= Beginning of Section =

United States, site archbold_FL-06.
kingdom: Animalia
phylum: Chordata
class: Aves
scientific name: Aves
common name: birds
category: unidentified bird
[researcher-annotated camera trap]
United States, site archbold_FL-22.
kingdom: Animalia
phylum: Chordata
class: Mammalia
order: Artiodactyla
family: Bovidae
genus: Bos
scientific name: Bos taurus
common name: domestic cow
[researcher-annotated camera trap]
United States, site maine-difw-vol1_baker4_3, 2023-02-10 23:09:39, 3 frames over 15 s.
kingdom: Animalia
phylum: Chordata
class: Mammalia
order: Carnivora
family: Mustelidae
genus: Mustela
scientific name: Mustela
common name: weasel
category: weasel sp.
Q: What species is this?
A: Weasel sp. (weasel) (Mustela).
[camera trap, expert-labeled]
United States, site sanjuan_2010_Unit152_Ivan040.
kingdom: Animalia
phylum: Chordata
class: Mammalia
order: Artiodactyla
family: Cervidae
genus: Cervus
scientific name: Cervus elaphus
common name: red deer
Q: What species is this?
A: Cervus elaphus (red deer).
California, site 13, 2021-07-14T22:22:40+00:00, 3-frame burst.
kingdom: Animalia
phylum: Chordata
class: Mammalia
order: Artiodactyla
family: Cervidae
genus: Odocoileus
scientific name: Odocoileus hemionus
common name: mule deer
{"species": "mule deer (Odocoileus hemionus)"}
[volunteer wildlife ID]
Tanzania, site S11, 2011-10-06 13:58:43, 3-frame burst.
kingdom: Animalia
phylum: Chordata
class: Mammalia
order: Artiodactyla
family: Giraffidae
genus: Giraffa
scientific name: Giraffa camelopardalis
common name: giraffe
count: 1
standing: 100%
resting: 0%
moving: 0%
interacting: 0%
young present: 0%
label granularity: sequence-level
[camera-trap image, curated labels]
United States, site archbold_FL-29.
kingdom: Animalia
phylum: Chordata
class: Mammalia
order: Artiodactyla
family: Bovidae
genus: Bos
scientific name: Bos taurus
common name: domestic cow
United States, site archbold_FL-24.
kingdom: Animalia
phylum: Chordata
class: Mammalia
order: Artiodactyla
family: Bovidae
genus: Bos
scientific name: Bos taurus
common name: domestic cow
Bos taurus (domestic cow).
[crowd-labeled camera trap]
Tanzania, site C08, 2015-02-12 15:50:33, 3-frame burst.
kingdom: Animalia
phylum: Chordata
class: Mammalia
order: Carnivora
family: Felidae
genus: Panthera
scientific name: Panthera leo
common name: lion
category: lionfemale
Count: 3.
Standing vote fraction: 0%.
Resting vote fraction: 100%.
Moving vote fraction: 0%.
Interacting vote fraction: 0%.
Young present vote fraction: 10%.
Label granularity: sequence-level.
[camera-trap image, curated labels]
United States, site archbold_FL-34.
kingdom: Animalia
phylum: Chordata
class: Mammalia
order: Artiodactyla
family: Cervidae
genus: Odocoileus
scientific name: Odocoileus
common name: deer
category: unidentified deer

= End of Section =

### About this exercise
Would you retype the records above without changing a word?

### Answer space
United States, site archbold_FL-06.
kingdom: Animalia
phylum: Chordata
class: Aves
scientific name: Aves
common name: birds
category: unidentified bird
[researcher-annotated camera trap]
United States, site archbold_FL-22.
kingdom: Animalia
phylum: Chordata
class: Mammalia
order: Artiodactyla
family: Bovidae
genus: Bos
scientific name: Bos taurus
common name: domestic cow
[researcher-annotated camera trap]
United States, site maine-difw-vol1_baker4_3, 2023-02-10 23:09:39, 3 frames over 15 s.
kingdom: Animalia
phylum: Chordata
class: Mammalia
order: Carnivora
family: Mustelidae
genus: Mustela
scientific name: Mustela
common name: weasel
category: weasel sp.
Q: What species is this?
A: Weasel sp. (weasel) (Mustela).
[camera trap, expert-labeled]
United States, site sanjuan_2010_Unit152_Ivan040.
kingdom: Animalia
phylum: Chordata
class: Mammalia
order: Artiodactyla
family: Cervidae
genus: Cervus
scientific name: Cervus elaphus
common name: red deer
Q: What species is this?
A: Cervus elaphus (red deer).
California, site 13, 2021-07-14T22:22:40+00:00, 3-frame burst.
kingdom: Animalia
phylum: Chordata
class: Mammalia
order: Artiodactyla
family: Cervidae
genus: Odocoileus
scientific name: Odocoileus hemionus
common name: mule deer
{"species": "mule deer (Odocoileus hemionus)"}
[volunteer wildlife ID]
Tanzania, site S11, 2011-10-06 13:58:43, 3-frame burst.
kingdom: Animalia
phylum: Chordata
class: Mammalia
order: Artiodactyla
family: Giraffidae
genus: Giraffa
scientific name: Giraffa camelopardalis
common name: giraffe
count: 1
standing: 100%
resting: 0%
moving: 0%
interacting: 0%
young present: 0%
label granularity: sequence-level
[camera-trap image, curated labels]
United States, site archbold_FL-29.
kingdom: Animalia
phylum: Chordata
class: Mammalia
order: Artiodactyla
family: Bovidae
genus: Bos
scientific name: Bos taurus
common name: domestic cow
United States, site archbold_FL-24.
kingdom: Animalia
phylum: Chordata
class: Mammalia
order: Artiodactyla
family: Bovidae
genus: Bos
scientific name: Bos taurus
common name: domestic cow
Bos taurus (domestic cow).
[crowd-labeled camera trap]
Tanzania, site C08, 2015-02-12 15:50:33, 3-frame burst.
kingdom: Animalia
phylum: Chordata
class: Mammalia
order: Carnivora
family: Felidae
genus: Panthera
scientific name: Panthera leo
common name: lion
category: lionfemale
Count: 3.
Standing vote fraction: 0%.
Resting vote fraction: 100%.
Moving vote fraction: 0%.
Interacting vote fraction: 0%.
Young present vote fraction: 10%.
Label granularity: sequence-level.
[camera-trap image, curated labels]
United States, site archbold_FL-34.
kingdom: Animalia
phylum: Chordata
class: Mammalia
order: Artiodactyla
family: Cervidae
genus: Odocoileus
scientific name: Odocoileus
common name: deer
category: unidentified deer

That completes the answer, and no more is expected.